**PROBLEM DETAILS:**
According to the passage on debt securities and indentures, how long does a trustee with a conflicting interest have to eliminate the conflict or resign?

**PASSAGE FOR REVIEW:**
Each indenture contains limitations on the right of the trustee, if it becomes our creditor, to obtain payment of claims or to realize on certain property received for any such claim, as security or otherwise. The trustee is permitted to engage in other transactions with us. If, however, it acquires any conflicting interest, it must eliminate that conflict or resign within 90 days after ascertaining that it has a conflicting interest and after the occurrence of a default under the applicable indenture, unless the default has been cured, waived or otherwise eliminated within the 90-day period.
 
Form, Exchange, Registration and Transfer.  The debt securities will be issued in registered form, without interest coupons. There will be no service charge for any registration of transfer or exchange of the debt securities. However, payment of any transfer tax or similar governmental charge payable for that registration may be required.
 
Debt securities of any series will be exchangeable for other debt securities of the same series, the same total principal amount and the same terms but in different authorized denominations in accordance with the applicable indenture. Holders may present debt securities for registration of transfer at the office of the security registrar or any transfer agent we designate. The security registrar or transfer agent will effect the transfer or exchange if its requirements and the requirements of the applicable indenture are met.

**ENTRIES SUPPLIED:**
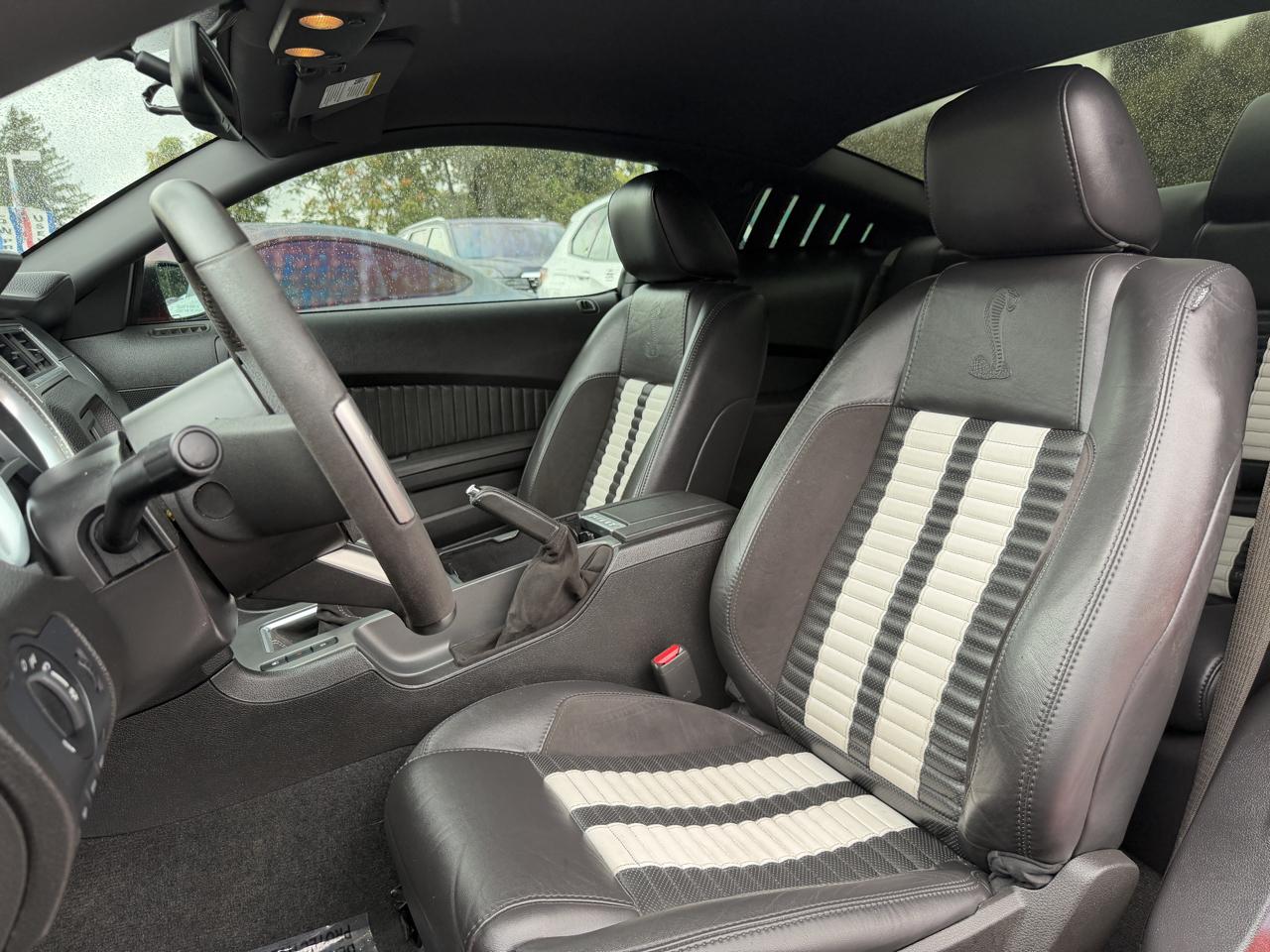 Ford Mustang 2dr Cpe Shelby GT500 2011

...

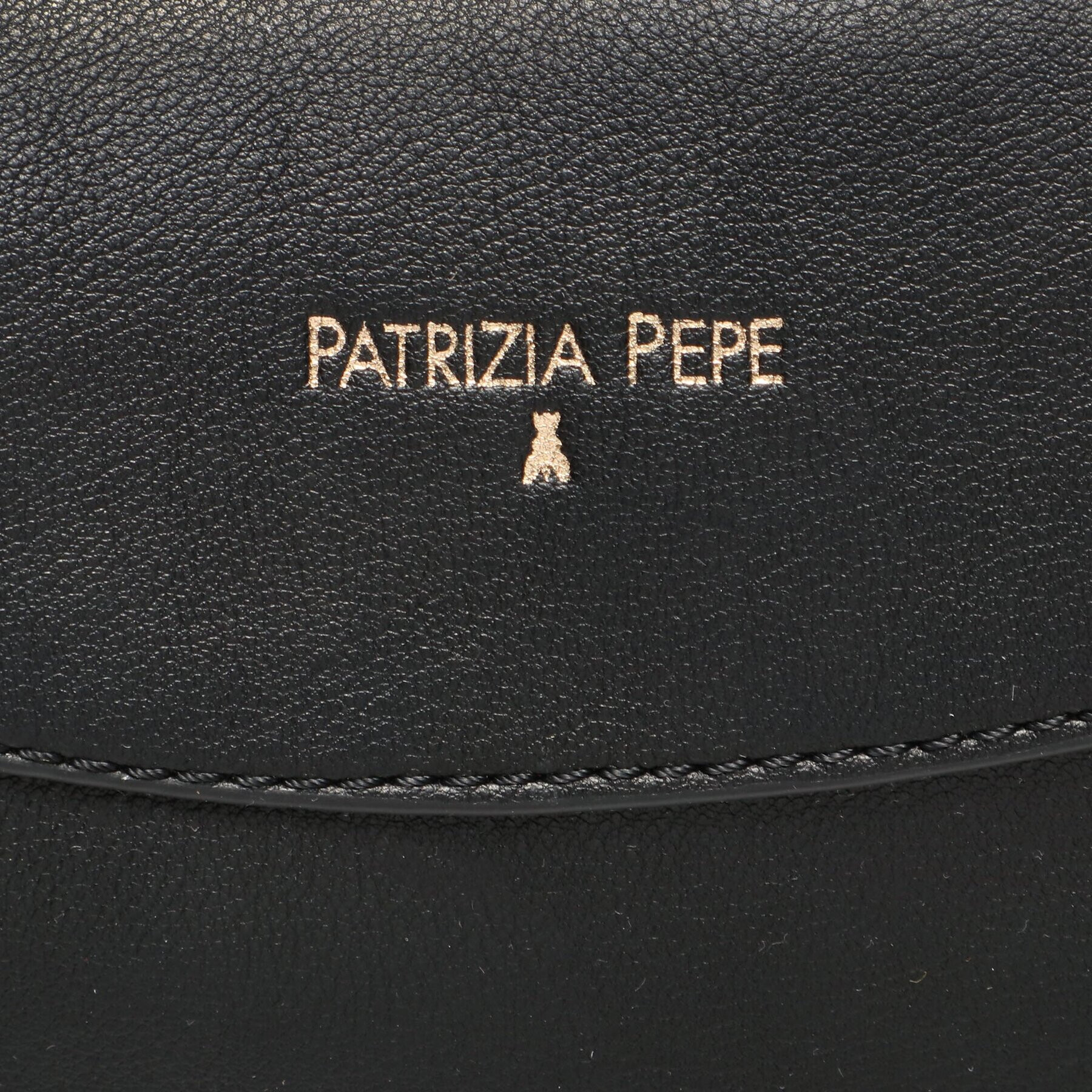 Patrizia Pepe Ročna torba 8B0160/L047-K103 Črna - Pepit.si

**YOUR RESPONSE:**
90 days after ascertaining the conflicting interest and after a default under the applicable indenture.